## Extrait du document
━━━━

Le correspondant du Monde à Moscou, Benoît Vitkine, a répondu aux questions des internautes dans un tchat consacré à la situation en Russie, au lendemain de la condamnation de l’opposant politique Alexeï Navalny à une peine de trois ans et demi de prison.
Bouli : Pourquoi autant de bruit avec cette affaire Navalny ?
L’affaire Alexeï Navalny dépasse largement le sort de l’opposant ou de l’homme en lui-même, ou encore le feuilleton assez spectaculaire de son retour au pays. C’est un jalon historique, un moment de basculement. Ce que cette affaire montre, en creux, c’est le changement qui s’opère au sommet de l’Etat russe. Même à l’aune des pratiques du régime de Vladimir Poutine, l’empoisonnement d’un opposant est une escalade immense. Même chose s’agissant de l’acharnement qui s’est ensuite déployé contre lui, jusqu’à sa condamnation, mardi 2 février, à de la prison ferme.
Le pays n’est plus le même qu’il y a quelques années : l’emprise du Kremlin sur la société a diminué, le soutien dont il bénéficie, et en conséquence sa prédisposition à utiliser la violence, a changé également. L’affaire Navalny va probablement être le point de départ d’une spirale répressive dure.
Retz29 : Pourquoi le mettre en prison, pourquoi l’empoisonner alors qu’il ne pèse pas grand-chose ?
Il faut d’abord nuancer l’affirmation selon laquelle il pèse peu. Jusqu’à ces dernières semaines, Alexeï Navalny a fait l’objet d’un black-out complet à la télévision. Dans l’impossibilité d’enregistrer son parti politique, il se voit également interdire toute candidature à la moindre élection. La dernière fois, d’ailleurs, c’était en 2013 : il avait obtenu 27 % à l’élection à la mairie de Moscou. Il a aussi des milliers de partisans très motivés, ce qui est rare en Russie.

━━━━

## Travail à faire
A: Répondez à ces questions d'après le tchat sur l'affaire Navalny :
(i) À quelle peine de prison Alexeï Navalny a-t-il été condamné ?
(ii) Quel score avait-il obtenu à l'élection à la mairie de Moscou en 2013 ?
(iii) Quel jour a-t-il été condamné à de la prison ferme ?
B: Recopiez fidèlement le passage du tchat sur l'affaire Navalny qui commence aux mots « Le pays n’est » et qui s'arrête après « rare en Russie. ».

(Extraits du jeu de données)
━━━━

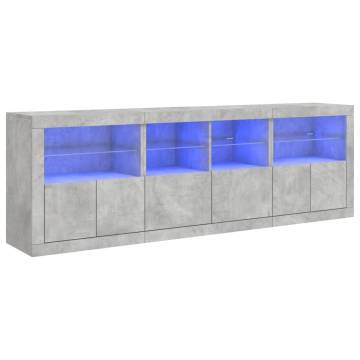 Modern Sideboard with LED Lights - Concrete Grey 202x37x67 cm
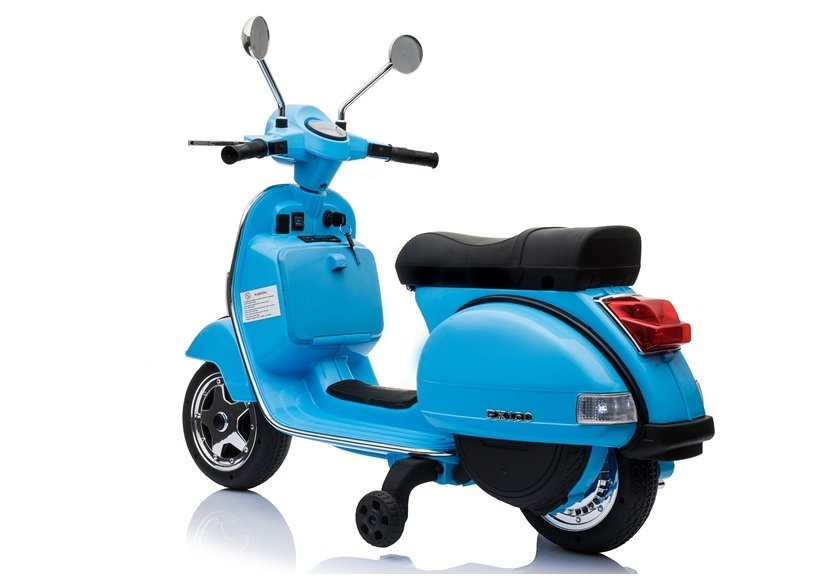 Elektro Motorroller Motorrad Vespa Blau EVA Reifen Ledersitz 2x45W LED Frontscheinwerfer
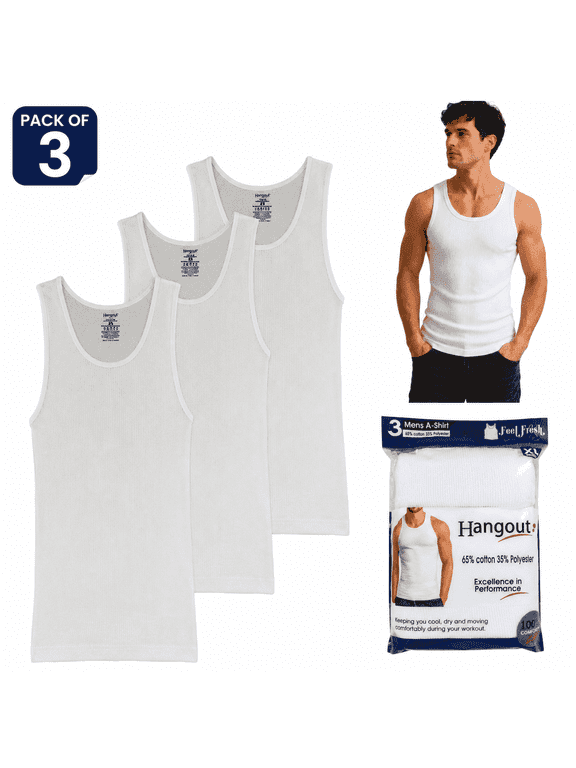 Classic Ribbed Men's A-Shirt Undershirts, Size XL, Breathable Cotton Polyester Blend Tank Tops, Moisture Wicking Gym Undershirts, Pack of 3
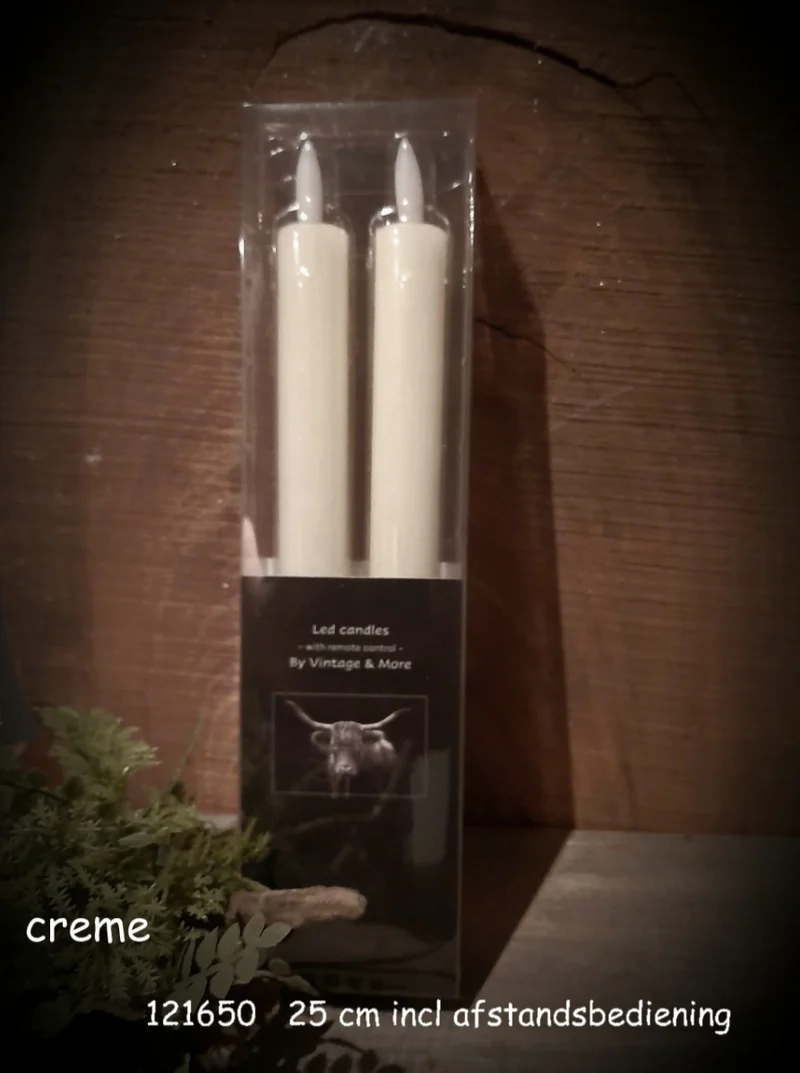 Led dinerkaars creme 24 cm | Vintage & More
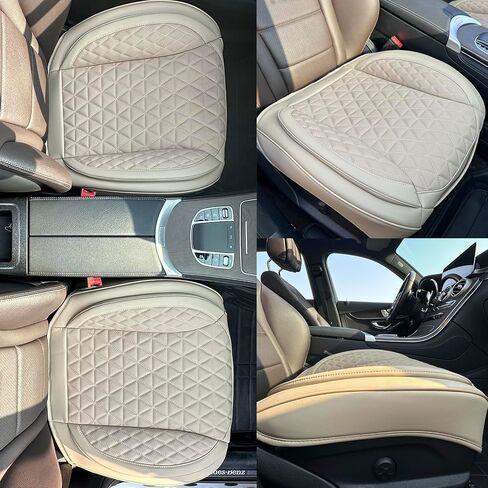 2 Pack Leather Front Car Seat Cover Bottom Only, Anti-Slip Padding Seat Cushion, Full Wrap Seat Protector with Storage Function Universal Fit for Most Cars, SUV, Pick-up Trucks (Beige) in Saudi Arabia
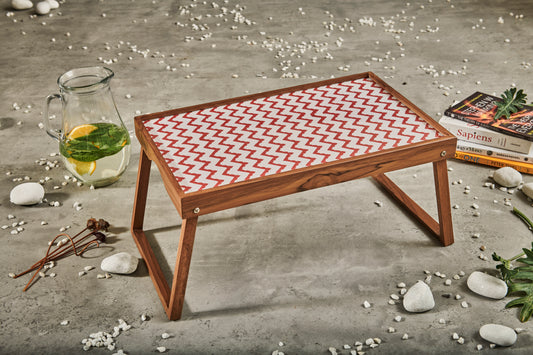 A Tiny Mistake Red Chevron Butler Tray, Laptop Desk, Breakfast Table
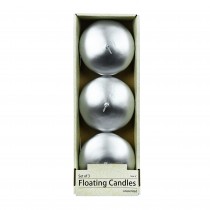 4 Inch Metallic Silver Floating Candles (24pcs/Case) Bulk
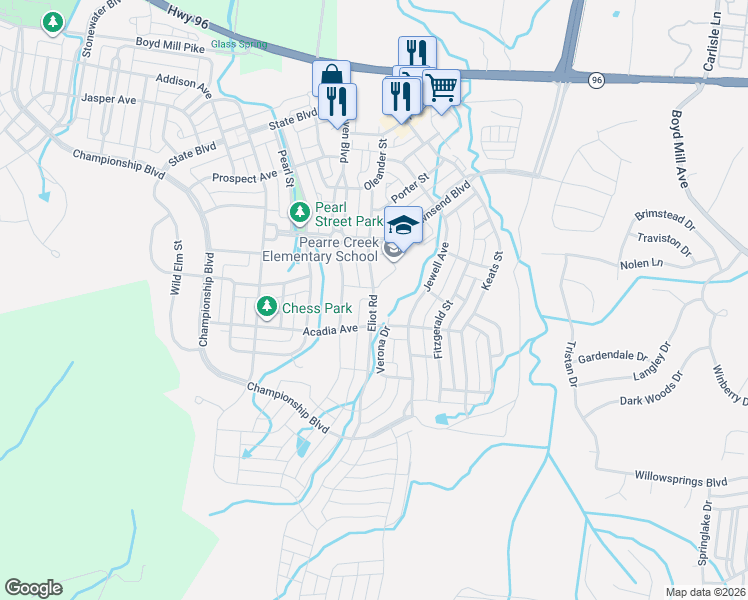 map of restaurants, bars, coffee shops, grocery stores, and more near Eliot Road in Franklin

━━━━

## Résultats obtenus
A:
(i) Trois ans et demi de prison.
(ii) 27 %.
(iii) Le mardi 2 février.

B:
Le pays n’est plus le même qu’il y a quelques années : l’emprise du Kremlin sur la société a diminué, le soutien dont il bénéficie, et en conséquence sa prédisposition à utiliser la violence, a changé également. L’affaire Navalny va probablement être le point de départ d’une spirale répressive dure.
Retz29 : Pourquoi le mettre en prison, pourquoi l’empoisonner alors qu’il ne pèse pas grand-chose ?
Il faut d’abord nuancer l’affirmation selon laquelle il pèse peu. Jusqu’à ces dernières semaines, Alexeï Navalny a fait l’objet d’un black-out complet à la télévision. Dans l’impossibilité d’enregistrer son parti politique, il se voit également interdire toute candidature à la moindre élection. La dernière fois, d’ailleurs, c’était en 2013 : il avait obtenu 27 % à l’élection à la mairie de Moscou. Il a aussi des milliers de partisans très motivés, ce qui est rare en Russie.